Increased abundance of Enterococcus in pre-KPE BA and cholestatic control infants, compared to healthy infants, was demonstrated. At the early post-KPE time points, increased alpha diversity was revealed in BA versus healthy cohorts. A lower relative abundance of Bifidobacterium and increased Enterococcus, Clostridium, Fusobacterium, and Pseudomonas was seen in infants with BA. Fecal acetate was reduced, and fecal butyrate and propionate were elevated in early post-KPE BA infants. Higher post-KPE alpha diversity was associated with nonfavorable clinical outcomes (6-month jaundice and liver transplantation). A higher relative abundance of post-KPE Streptococcus and Fusobacterium and a lower relative abundance of Dorea, Blautia, and Oscillospira were associated with nonfavorable clinical outcomes. Blautia inversely correlated to liver disease severity, and Bifidobacterium inversely correlated to fibrosis biomarkers. Bifidobacterium abundance was significantly lower in infants experiencing cholangitis within 6 months after KPE.
Increased diversity, enrichment of pathogenic, and depletion of beneficial microbiota early post-KPE are all factors associated with nonfavorable BA outcomes. Manipulation of gut microbiota in the early postsurgical period could provide therapeutic potential.

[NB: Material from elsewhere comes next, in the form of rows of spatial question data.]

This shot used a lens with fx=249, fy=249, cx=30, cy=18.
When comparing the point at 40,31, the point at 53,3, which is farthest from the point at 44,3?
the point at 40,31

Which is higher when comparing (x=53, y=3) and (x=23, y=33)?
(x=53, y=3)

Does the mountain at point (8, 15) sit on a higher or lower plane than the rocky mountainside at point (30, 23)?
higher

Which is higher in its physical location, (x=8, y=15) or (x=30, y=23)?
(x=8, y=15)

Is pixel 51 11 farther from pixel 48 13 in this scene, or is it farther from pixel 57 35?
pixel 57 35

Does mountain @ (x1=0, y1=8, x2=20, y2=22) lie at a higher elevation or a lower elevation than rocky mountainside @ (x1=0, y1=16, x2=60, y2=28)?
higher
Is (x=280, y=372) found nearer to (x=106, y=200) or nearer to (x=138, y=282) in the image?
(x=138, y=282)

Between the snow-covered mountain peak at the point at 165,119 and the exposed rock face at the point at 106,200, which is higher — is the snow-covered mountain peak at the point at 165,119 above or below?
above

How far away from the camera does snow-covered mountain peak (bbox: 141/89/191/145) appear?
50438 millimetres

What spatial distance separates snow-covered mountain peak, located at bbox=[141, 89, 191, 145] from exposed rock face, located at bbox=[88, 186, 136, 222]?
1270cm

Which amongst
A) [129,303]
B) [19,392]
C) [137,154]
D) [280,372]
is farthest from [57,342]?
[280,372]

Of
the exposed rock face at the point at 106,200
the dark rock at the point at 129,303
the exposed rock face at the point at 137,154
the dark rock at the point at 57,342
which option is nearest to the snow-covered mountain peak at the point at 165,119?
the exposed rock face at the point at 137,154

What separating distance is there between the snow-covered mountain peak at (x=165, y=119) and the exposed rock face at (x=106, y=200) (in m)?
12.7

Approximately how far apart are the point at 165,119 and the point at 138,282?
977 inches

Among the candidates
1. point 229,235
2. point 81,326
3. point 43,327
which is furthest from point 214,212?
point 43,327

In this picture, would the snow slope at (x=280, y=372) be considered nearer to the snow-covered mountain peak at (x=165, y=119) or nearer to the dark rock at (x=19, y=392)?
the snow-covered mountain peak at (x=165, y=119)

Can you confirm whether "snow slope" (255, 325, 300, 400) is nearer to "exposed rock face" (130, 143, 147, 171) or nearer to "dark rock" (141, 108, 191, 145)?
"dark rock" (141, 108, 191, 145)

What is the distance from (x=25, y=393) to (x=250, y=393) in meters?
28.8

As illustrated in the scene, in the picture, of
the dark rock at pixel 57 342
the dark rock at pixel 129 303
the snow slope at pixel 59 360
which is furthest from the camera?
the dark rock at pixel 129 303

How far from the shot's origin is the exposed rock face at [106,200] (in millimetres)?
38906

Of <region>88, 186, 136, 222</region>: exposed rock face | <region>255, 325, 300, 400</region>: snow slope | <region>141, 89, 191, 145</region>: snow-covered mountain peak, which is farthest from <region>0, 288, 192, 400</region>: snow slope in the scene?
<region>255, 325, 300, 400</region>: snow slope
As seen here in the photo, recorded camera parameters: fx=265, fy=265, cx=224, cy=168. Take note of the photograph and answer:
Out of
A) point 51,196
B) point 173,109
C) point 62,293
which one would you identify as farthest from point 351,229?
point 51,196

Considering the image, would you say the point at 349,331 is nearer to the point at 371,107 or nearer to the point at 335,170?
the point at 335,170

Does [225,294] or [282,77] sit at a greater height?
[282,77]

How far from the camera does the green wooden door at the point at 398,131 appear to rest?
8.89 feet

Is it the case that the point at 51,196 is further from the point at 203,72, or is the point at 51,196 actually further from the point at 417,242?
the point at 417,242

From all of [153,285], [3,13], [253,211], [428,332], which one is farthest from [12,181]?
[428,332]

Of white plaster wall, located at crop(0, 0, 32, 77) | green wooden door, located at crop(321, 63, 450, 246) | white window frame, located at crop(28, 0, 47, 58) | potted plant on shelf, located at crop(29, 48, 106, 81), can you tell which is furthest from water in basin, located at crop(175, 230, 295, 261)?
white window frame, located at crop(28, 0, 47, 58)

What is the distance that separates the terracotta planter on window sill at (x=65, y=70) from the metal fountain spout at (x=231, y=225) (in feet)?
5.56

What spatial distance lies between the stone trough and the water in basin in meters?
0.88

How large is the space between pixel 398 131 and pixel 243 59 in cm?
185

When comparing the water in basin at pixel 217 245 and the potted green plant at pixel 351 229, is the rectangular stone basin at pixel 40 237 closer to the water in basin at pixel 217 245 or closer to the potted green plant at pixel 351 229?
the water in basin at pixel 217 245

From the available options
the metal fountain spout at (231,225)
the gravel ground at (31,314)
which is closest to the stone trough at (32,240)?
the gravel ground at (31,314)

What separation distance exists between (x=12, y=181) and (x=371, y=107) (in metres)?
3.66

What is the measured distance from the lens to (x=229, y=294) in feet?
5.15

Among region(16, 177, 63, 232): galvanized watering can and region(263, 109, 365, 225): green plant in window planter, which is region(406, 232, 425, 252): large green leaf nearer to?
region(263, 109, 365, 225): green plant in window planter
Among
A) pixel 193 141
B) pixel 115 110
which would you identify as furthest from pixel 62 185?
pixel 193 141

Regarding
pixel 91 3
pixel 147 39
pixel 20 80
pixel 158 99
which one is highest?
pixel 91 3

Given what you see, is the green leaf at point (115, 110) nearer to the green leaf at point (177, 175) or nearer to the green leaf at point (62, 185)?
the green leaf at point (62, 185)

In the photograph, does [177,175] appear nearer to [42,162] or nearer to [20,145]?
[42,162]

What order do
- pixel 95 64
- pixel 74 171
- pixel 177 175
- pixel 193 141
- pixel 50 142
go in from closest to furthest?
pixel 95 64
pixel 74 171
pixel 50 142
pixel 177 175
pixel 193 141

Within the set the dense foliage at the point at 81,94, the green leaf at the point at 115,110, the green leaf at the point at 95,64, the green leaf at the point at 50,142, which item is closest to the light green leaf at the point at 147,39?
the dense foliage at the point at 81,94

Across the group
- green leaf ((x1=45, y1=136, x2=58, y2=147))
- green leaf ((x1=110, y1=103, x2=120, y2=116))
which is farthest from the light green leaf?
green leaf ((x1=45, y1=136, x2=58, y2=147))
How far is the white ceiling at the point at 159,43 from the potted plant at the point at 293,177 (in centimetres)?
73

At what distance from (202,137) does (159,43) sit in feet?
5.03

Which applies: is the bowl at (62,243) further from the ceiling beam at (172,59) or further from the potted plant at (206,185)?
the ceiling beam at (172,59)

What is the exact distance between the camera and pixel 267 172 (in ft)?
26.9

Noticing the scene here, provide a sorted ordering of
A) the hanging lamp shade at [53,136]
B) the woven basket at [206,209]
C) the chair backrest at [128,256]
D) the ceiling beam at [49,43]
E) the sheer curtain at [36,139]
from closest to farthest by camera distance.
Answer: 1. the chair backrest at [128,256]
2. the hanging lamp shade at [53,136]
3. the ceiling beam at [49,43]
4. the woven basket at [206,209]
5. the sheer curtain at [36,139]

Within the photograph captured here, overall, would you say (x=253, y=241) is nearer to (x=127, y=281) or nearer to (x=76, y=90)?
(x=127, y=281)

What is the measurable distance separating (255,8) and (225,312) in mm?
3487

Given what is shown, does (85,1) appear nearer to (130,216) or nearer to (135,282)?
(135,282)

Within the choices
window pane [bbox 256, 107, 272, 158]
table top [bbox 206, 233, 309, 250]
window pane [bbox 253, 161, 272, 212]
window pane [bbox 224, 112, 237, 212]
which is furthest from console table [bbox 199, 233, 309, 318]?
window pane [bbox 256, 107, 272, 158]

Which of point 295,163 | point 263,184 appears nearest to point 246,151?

葛西肝门空肠吻合术(KPE)旨在重建胆道闭锁(BA)患者的胆汁流动;然而,BA仍然是儿科肝移植最常见的指征。肠道微生物群与宿主的相互作用越来越多地与慢性肝病的预后相关。本研究对BA患者的粪便微生物群和脂肪酸代谢产物进行了特征分析。
前瞻性收集新诊断的BA婴儿(n = 55)在KPE手术前后的粪便样本。收集年龄匹配的健康对照(n = 19)和胆汁淤积对照(n = 21)的粪便样本。进行粪便16S rRNA基因扩增子测序以分析肠道微生物群,并采用气相色谱法分析粪便脂肪酸。
与健康婴儿相比,KPE术前BA婴儿和胆汁淤积对照婴儿中肠球菌的丰度增加。在KPE术后早期时间点,BA组与健康队列相比,α多样性增加。BA婴儿中双歧杆菌的相对丰度较低,而肠球菌、梭菌、梭杆菌和假单胞菌的相对丰度增加。KPE术后早期BA婴儿的粪便乙酸盐减少,粪便丁酸盐和丙酸盐升高。KPE术后较高的α多样性与不良临床结局(6个月黄疸和肝移植)相关。KPE术后较高的链球菌和梭杆菌相对丰度以及较低的瘤胃球菌属、布劳特氏菌属和颤螺菌属相对丰度与不良临床结局相关。布劳特氏菌属与肝病严重程度呈负相关,双歧杆菌与纤维化生物标志物呈负相关。在KPE术后6个月内发生胆管炎的婴儿中,双歧杆菌丰度显著降低。
KPE术后早期微生物群多样性增加、致病菌富集和有益微生物群减少均是与BA不良预后相关的因素。术后早期对肠道微生物群的调控可能具有治疗潜力。